The World Beyond BetterMost > Anything Goes
Kerry's Komedy Klub
dot-matrix:
::) 8) ::)
fritzkep:
"Birdie, birdie in the sky,
Why'd you do that in my eye?"
dot-matrix:
Huntin' Bears
Frank was excited about his new rifle. So, he went bear hunting. He spotted a small brown bear and shot it. There was then a tap on his shoulder, and he turned round to see a big black bear.
The black bear said "You've got two choices. I either maul you to death or we have sex."
Frank decided to bend over. Even though he felt sore for two weeks, Frank soon recovered and vowed revenge. He headed out on another trip where he found the black bear and shot it. There was another tap on his shoulder. This time a huge grizzly bear stood right next to him.
The grizzly said "That was a huge mistake, Frank. You've got two choices. Either I maul you to death or we'll have rough sex."
Again, Frank thought it was better to comply. Although he survived, it would take several months before Frank finally recovered.
Outraged he headed back to the woods, managed to track down the grizzly and shot it. He felt sweet revenge, but then there was a tap on his shoulder.
He turned round to find a giant polar bear standing there. The polar bear said "Admit it, Frank, you don't come here for the hunting, do you?"
dot-matrix:
A nun catches a ride in a taxi. As the taxi is going along, the nun notices that the cab driver keeps looking at her in the rearview mirror.
She says, "What is it my son?"
The cabbie replies, "Oh, I'm too embarrassed to say, sister."
She says, "Please, feel free to say anything, I've been a nun for many years and not too many things surprise me anymore."

+ + + + + + +

**WRITTEN TASK 1**
From the comedy thread, render this sentence in Spanish: "As the taxi is going along, the nun notices that the cab driver keeps looking at her in the rearview mirror."

+ + + + + + +

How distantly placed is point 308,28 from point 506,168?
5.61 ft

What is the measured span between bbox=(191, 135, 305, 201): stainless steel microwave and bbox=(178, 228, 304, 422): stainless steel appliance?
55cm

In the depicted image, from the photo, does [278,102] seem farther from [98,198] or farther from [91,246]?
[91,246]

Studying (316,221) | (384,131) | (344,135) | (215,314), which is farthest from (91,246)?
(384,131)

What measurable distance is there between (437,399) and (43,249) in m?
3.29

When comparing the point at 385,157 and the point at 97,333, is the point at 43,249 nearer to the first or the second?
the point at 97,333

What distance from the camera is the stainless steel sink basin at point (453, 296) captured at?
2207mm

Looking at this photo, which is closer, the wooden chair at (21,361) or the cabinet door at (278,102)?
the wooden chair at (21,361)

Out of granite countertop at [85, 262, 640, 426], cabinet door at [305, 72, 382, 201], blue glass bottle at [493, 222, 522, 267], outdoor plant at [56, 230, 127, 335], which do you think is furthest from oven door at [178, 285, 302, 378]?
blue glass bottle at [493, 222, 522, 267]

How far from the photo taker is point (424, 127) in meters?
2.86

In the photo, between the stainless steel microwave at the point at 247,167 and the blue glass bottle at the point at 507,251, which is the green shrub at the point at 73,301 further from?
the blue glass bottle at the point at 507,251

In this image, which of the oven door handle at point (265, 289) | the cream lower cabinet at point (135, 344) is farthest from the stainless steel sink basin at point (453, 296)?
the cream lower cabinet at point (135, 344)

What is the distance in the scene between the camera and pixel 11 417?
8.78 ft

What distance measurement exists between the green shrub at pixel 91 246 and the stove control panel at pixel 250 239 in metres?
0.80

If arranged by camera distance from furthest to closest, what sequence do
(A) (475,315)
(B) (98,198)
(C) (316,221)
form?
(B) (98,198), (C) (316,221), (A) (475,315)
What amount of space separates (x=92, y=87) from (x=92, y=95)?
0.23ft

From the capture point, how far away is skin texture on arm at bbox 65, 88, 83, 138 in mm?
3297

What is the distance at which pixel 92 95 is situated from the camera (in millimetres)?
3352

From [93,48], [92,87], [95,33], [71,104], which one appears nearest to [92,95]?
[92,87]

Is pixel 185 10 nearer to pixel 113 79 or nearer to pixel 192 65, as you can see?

+ + + + + + +

**WRITTEN TASK 2**
From the rows above, reproduce verbatim the section beginning with the line containing "In this image, which" and ending with the line containing "(B) (98,198), (C) (316,221), (A) (475,315)", including both of those lines.

**WRITTEN SOLUTION 1**
Mientras el taxi avanza, la monja nota que el taxista no deja de mirarla por el espejo retrovisor.

**WRITTEN SOLUTION 2**
In this image, which of the oven door handle at point (265, 289) | the cream lower cabinet at point (135, 344) is farthest from the stainless steel sink basin at point (453, 296)?
the cream lower cabinet at point (135, 344)

What is the distance in the scene between the camera and pixel 11 417?
8.78 ft

What distance measurement exists between the green shrub at pixel 91 246 and the stove control panel at pixel 250 239 in metres?
0.80

If arranged by camera distance from furthest to closest, what sequence do
(A) (475,315)
(B) (98,198)
(C) (316,221)
form?
(B) (98,198), (C) (316,221), (A) (475,315)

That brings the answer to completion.